Our recent industrial actions over pay and pensions have been to some extent successful. In both cases, the employers improved their offer once the action had started. I imagine that well-supported industrial action might improve this offer to maybe 2%, and allow us to stand still in real terms. Currently, the employers can afford it. And our VCs are seeing much larger pay rises.

There are a few extra features to the offer:

  • For most institutions, the lowest paid will receive an additional boost so they all earn a living wage. Not, however, Southampton as our lowest paid have to work a 36-hour week to earn what should be a 35-hour living wage.
  • The employers have backed away from insistence on performance-related pay. Incremental progression within a grade should continue to be routine.
  • The employers showed no enthusiasm for addressing the gender pay gap in the sector.

PLEASE, PLEASE DO VOTE IN THE BALLOT. It’s painless, and a low turnout would make us very weak in negotiations. Here at Southampton, the UCU Committee is unenthusiastic about most sorts of action short of a strike. Often, our management seems not to even notice we are doing it. Examination boycotts have been effective but, at any given time, the burden falls on a small fraction of our membership; boycotts also tend to upset students who should be our natural supporters.

For what it’s worth, I am going to vote for strike action but against action short of a strike.

PLEASE VOTE, BUT ONLY SUPPORT ASOS OR STRIKES IF YOU YOURSELF ARE ACTUALLY GOING TO TAKE PART IF CALLED UPON. We cannot win an industrial action without solid support; voting for action which we do not deliver would just make us look weak. The employers would laugh at us. And next year’s offer would be even worse.

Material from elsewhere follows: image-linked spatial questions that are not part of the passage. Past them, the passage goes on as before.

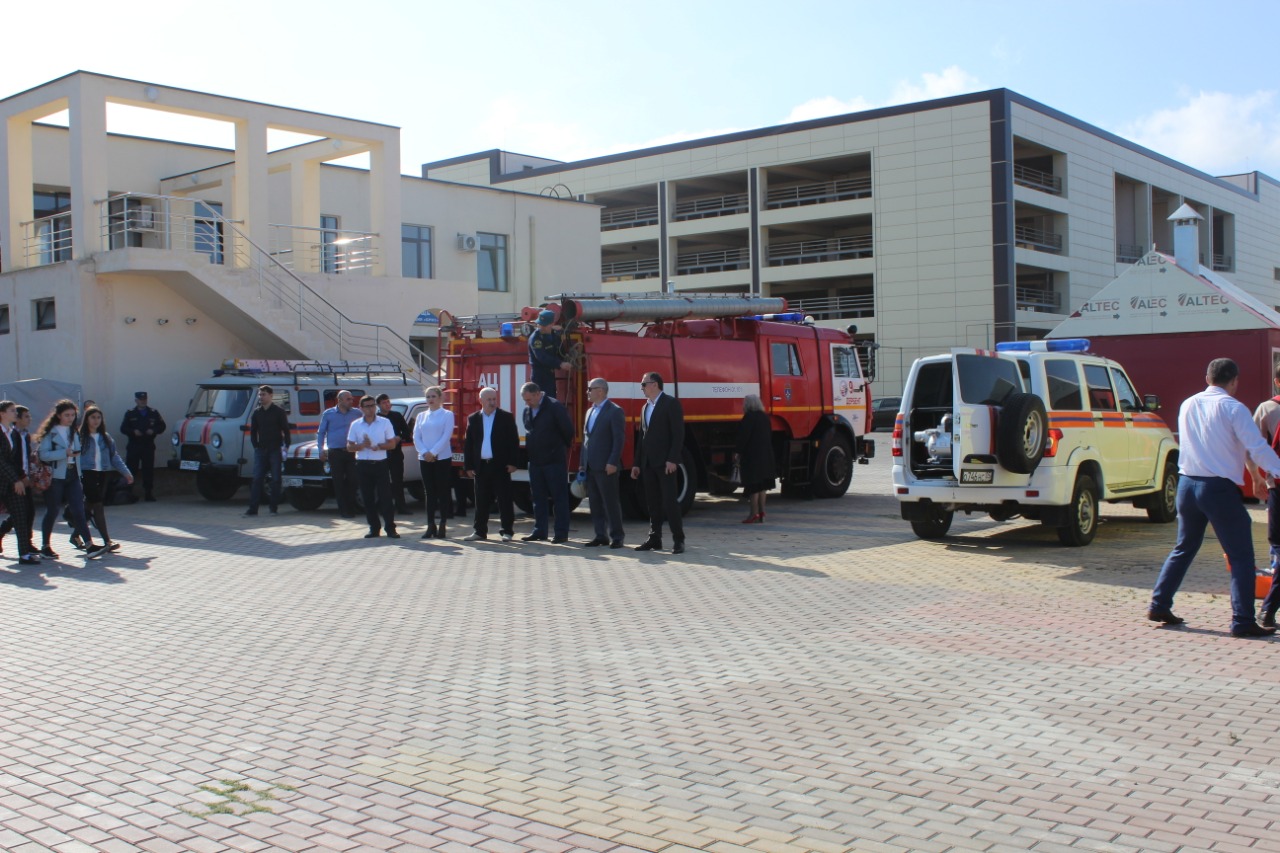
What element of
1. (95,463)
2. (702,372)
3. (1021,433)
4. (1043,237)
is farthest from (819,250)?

If you are having trouble finding your ballot Email, it looked like this

Date: Thu, 11 Jun 2015 11:29:59 -0400
From: “University and College Union (UCU)” <reply@ucu.org.uk>
To: dan@ecs.soton.ac.uk
Subject: UCU consultative ballot: higher education (HE) employers’ final offer 2015-16

and the voting link was at the bottom of quite a long message. Several members have reported that their Email system incorrectly marked it as spam.